== Segment start ==

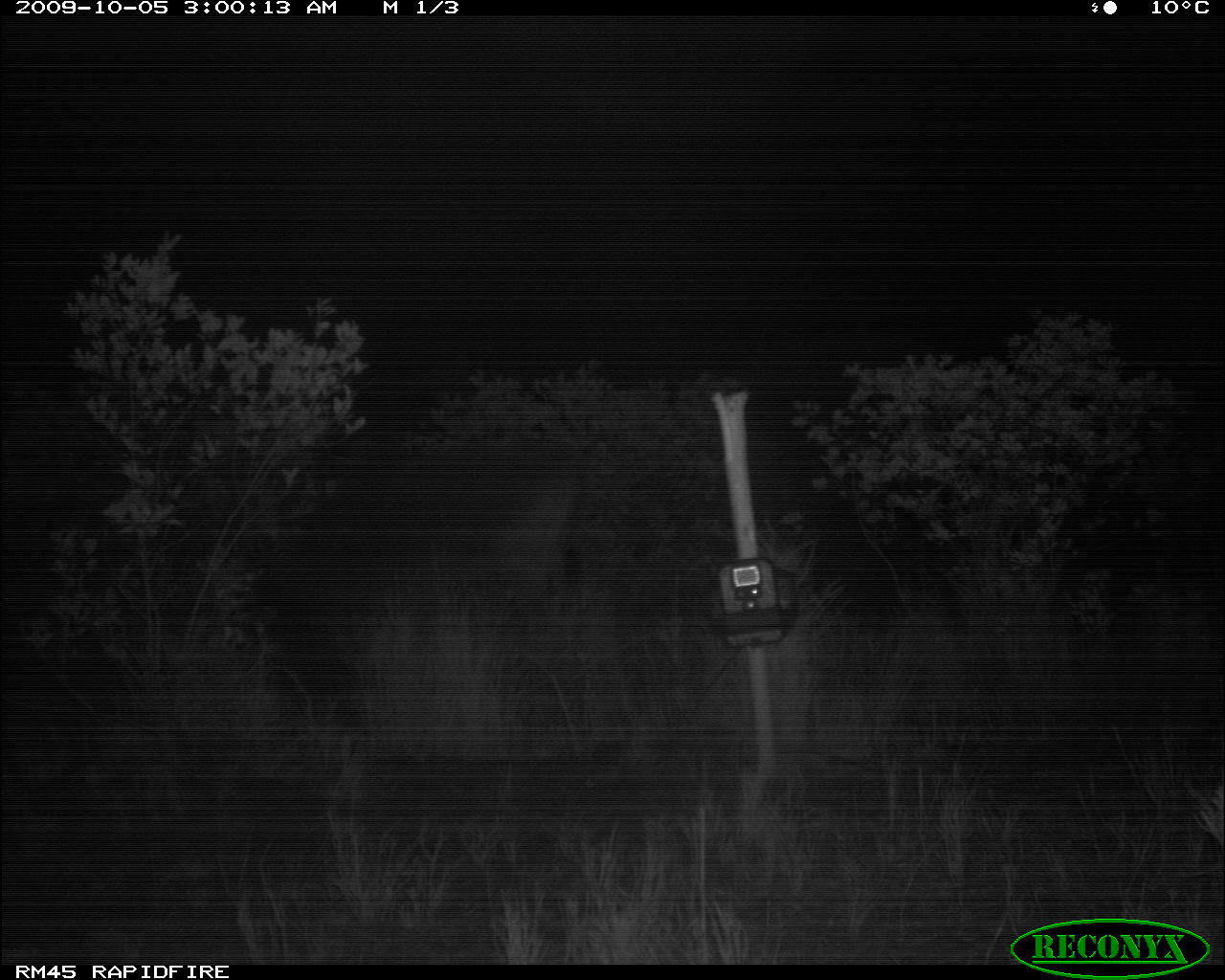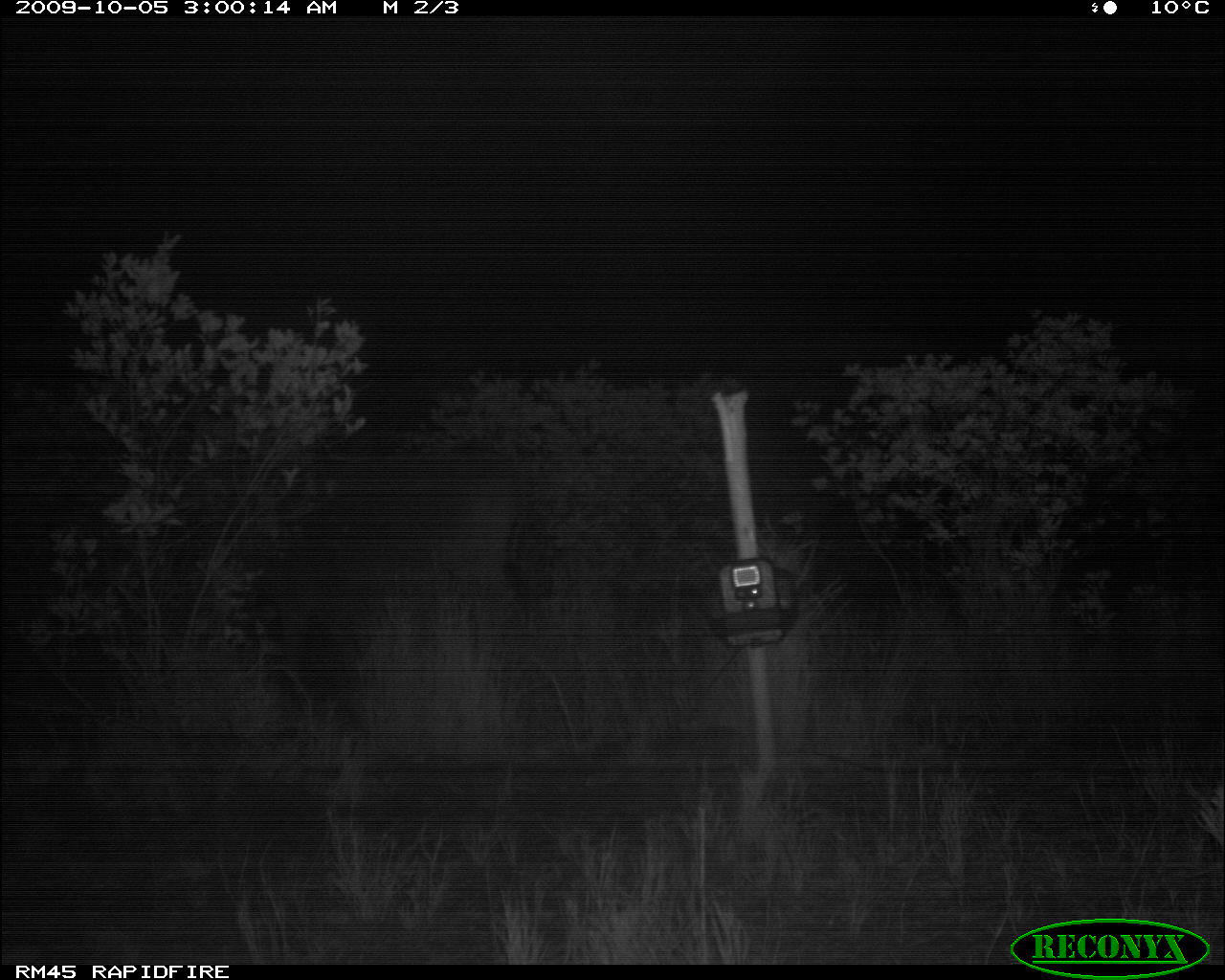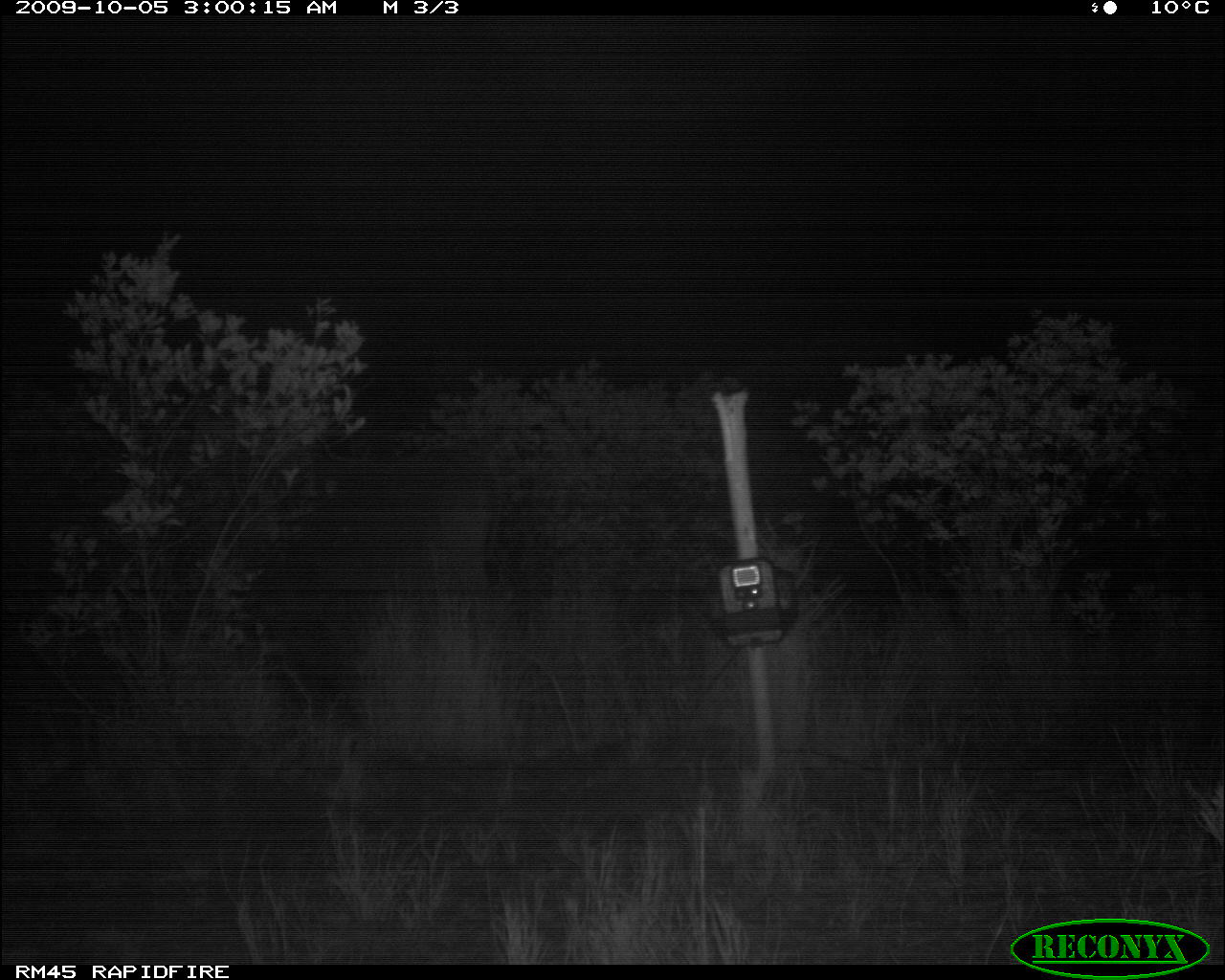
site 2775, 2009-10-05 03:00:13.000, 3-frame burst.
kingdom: Animalia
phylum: Chordata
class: Mammalia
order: Artiodactyla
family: Bovidae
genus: Syncerus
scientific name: Syncerus caffer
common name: african buffalo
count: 1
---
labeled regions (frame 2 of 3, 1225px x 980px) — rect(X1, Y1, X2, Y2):
syncerus caffer: rect(301, 446, 526, 600)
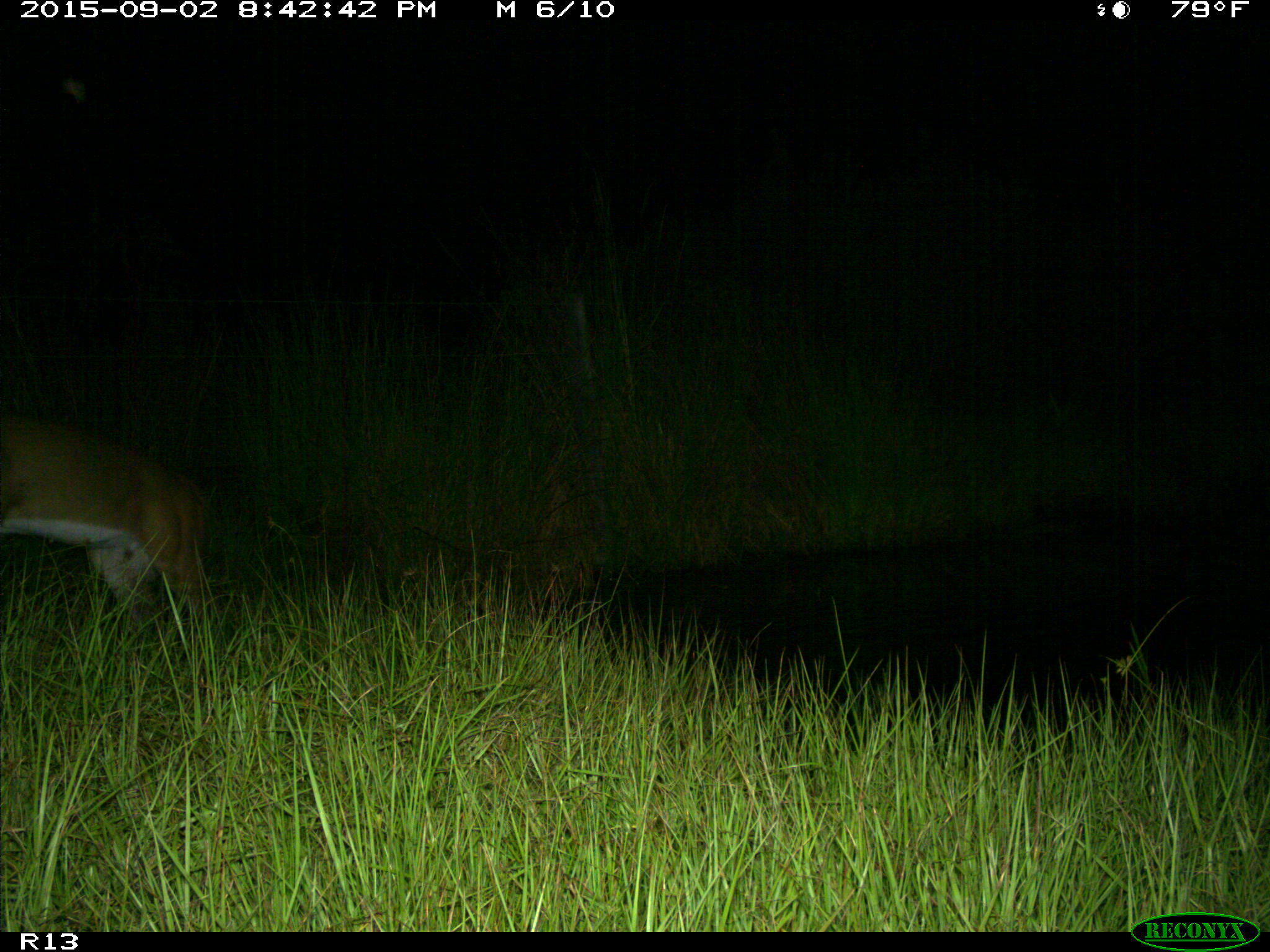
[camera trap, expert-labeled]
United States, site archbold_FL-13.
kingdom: Animalia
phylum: Chordata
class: Mammalia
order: Artiodactyla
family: Cervidae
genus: Odocoileus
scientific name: Odocoileus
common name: deer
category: unidentified deer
Unidentified deer (deer) (Odocoileus).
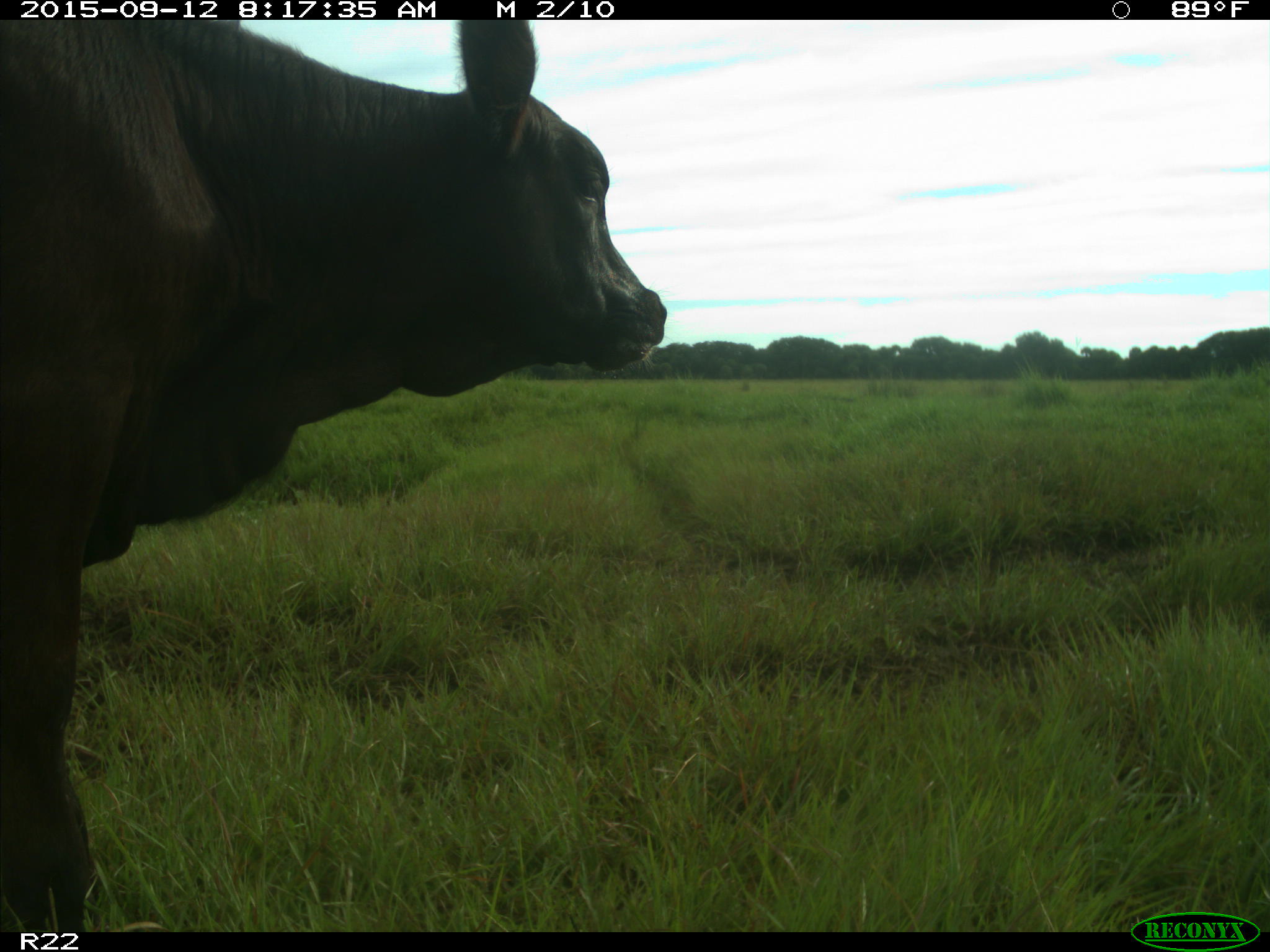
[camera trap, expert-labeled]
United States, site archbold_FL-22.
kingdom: Animalia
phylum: Chordata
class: Mammalia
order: Artiodactyla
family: Bovidae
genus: Bos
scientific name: Bos taurus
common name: domestic cow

== Segment end ==

# Your assignment
Could you report every line of the material that contains the string "common"?

# Result
common name: african buffalo
common name: deer
common name: domestic cow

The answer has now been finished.